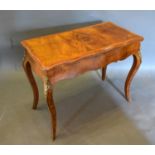 A Walnut Marquetry Inlaid and Gilt Metal Mounted Card Table, the hinged top above a shaped frieze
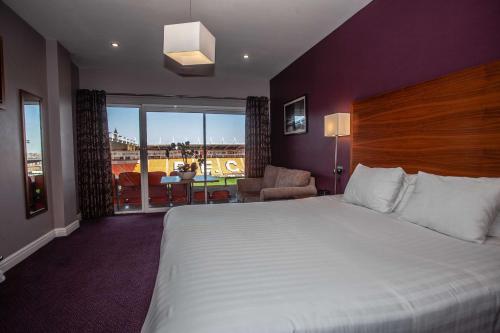 a hotel room with a large bed and a balcony at Blackpool Football Club Stadium Hotel, a member of Radisson Individuals in Blackpool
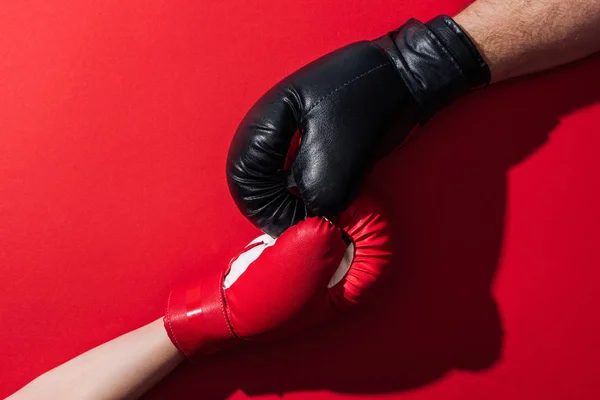 Обрезанный вид мужчины и женщины в боксёрских перчатках на красном — стоковое фото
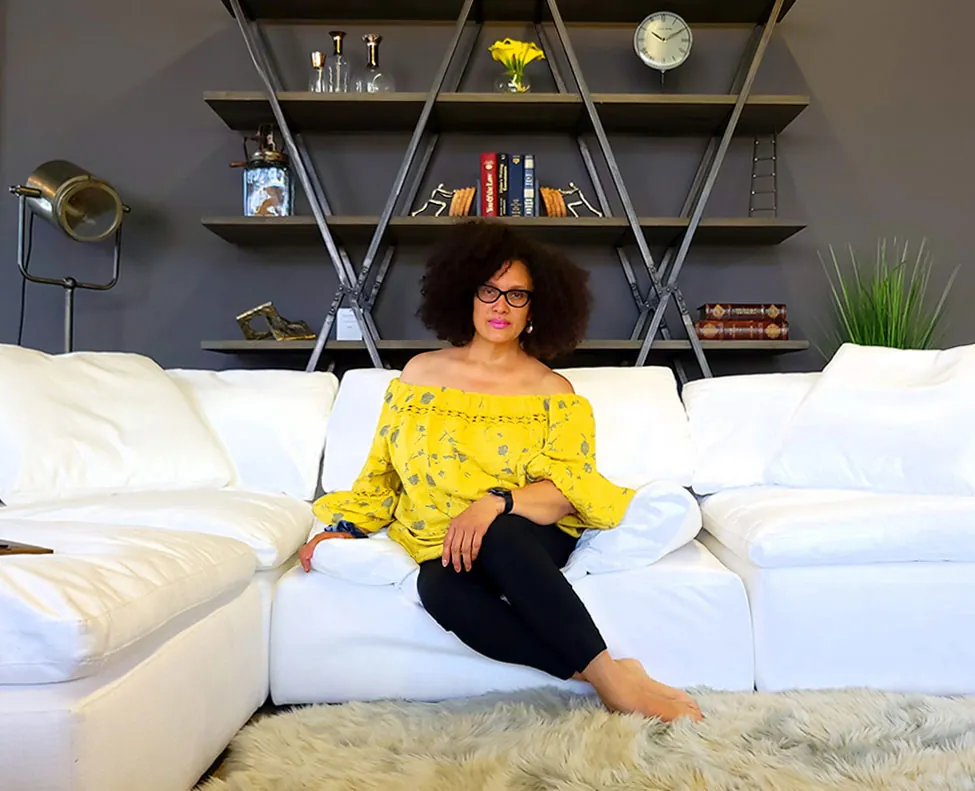 Elena Villalba, owner and designer of Uptown Living, seated on a white sectional in the showroom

========================================================================

Could you transcribe the material above exactly, keeping every picture out?

 A Walnut Marquetry Inlaid and Gilt Metal Mounted Card Table, the hinged top above a shaped frieze
 a hotel room with a large bed and a balcony at Blackpool Football Club Stadium Hotel, a member of Radisson Individuals in Blackpool
 Обрезанный вид мужчины и женщины в боксёрских перчатках на красном — стоковое фото
 Elena Villalba, owner and designer of Uptown Living, seated on a white sectional in the showroom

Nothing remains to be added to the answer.